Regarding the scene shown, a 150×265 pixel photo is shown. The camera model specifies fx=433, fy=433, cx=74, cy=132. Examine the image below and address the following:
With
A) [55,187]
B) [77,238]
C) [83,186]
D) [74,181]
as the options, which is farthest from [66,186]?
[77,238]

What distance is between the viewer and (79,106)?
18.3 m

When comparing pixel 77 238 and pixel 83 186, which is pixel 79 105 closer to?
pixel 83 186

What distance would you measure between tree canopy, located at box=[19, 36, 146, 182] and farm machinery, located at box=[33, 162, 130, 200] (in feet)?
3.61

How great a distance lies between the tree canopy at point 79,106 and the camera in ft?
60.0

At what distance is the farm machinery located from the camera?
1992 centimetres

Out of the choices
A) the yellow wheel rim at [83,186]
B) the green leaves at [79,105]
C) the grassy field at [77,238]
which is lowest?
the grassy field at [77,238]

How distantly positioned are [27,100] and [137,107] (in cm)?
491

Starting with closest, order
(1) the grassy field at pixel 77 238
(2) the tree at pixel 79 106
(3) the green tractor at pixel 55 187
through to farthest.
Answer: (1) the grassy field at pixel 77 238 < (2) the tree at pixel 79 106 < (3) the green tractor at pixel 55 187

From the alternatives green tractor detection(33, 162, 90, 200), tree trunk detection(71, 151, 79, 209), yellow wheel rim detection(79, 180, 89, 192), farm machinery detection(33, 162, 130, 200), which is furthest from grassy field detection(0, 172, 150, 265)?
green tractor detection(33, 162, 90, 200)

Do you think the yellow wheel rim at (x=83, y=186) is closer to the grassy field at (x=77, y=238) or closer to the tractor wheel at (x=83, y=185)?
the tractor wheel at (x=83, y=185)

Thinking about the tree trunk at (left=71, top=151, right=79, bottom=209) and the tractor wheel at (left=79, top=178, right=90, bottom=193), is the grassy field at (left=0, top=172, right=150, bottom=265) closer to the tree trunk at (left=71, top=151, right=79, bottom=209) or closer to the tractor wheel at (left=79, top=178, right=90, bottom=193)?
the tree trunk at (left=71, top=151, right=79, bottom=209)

_What is expected:_ Render every line of the material above as a JSON list of strings, one string per line, with blank lines omitted.

_Solution to the exercise:_
[
  "Regarding the scene shown, a 150×265 pixel photo is shown. The camera model specifies fx=433, fy=433, cx=74, cy=132. Examine the image below and address the following:",
  "With",
  "A) [55,187]",
  "B) [77,238]",
  "C) [83,186]",
  "D) [74,181]",
  "as the options, which is farthest from [66,186]?",
  "[77,238]",
  "What distance is between the viewer and (79,106)?",
  "18.3 m",
  "When comparing pixel 77 238 and pixel 83 186, which is pixel 79 105 closer to?",
  "pixel 83 186",
  "What distance would you measure between tree canopy, located at box=[19, 36, 146, 182] and farm machinery, located at box=[33, 162, 130, 200] (in feet)?",
  "3.61",
  "How great a distance lies between the tree canopy at point 79,106 and the camera in ft?",
  "60.0",
  "At what distance is the farm machinery located from the camera?",
  "1992 centimetres",
  "Out of the choices",
  "A) the yellow wheel rim at [83,186]",
  "B) the green leaves at [79,105]",
  "C) the grassy field at [77,238]",
  "which is lowest?",
  "the grassy field at [77,238]",
  "How distantly positioned are [27,100] and [137,107] (in cm)?",
  "491",
  "Starting with closest, order",
  "(1) the grassy field at pixel 77 238",
  "(2) the tree at pixel 79 106",
  "(3) the green tractor at pixel 55 187",
  "through to farthest.",
  "Answer: (1) the grassy field at pixel 77 238 < (2) the tree at pixel 79 106 < (3) the green tractor at pixel 55 187",
  "From the alternatives green tractor detection(33, 162, 90, 200), tree trunk detection(71, 151, 79, 209), yellow wheel rim detection(79, 180, 89, 192), farm machinery detection(33, 162, 130, 200), which is furthest from grassy field detection(0, 172, 150, 265)?",
  "green tractor detection(33, 162, 90, 200)",
  "Do you think the yellow wheel rim at (x=83, y=186) is closer to the grassy field at (x=77, y=238) or closer to the tractor wheel at (x=83, y=185)?",
  "the tractor wheel at (x=83, y=185)",
  "Thinking about the tree trunk at (left=71, top=151, right=79, bottom=209) and the tractor wheel at (left=79, top=178, right=90, bottom=193), is the grassy field at (left=0, top=172, right=150, bottom=265) closer to the tree trunk at (left=71, top=151, right=79, bottom=209) or closer to the tractor wheel at (left=79, top=178, right=90, bottom=193)?",
  "the tree trunk at (left=71, top=151, right=79, bottom=209)"
]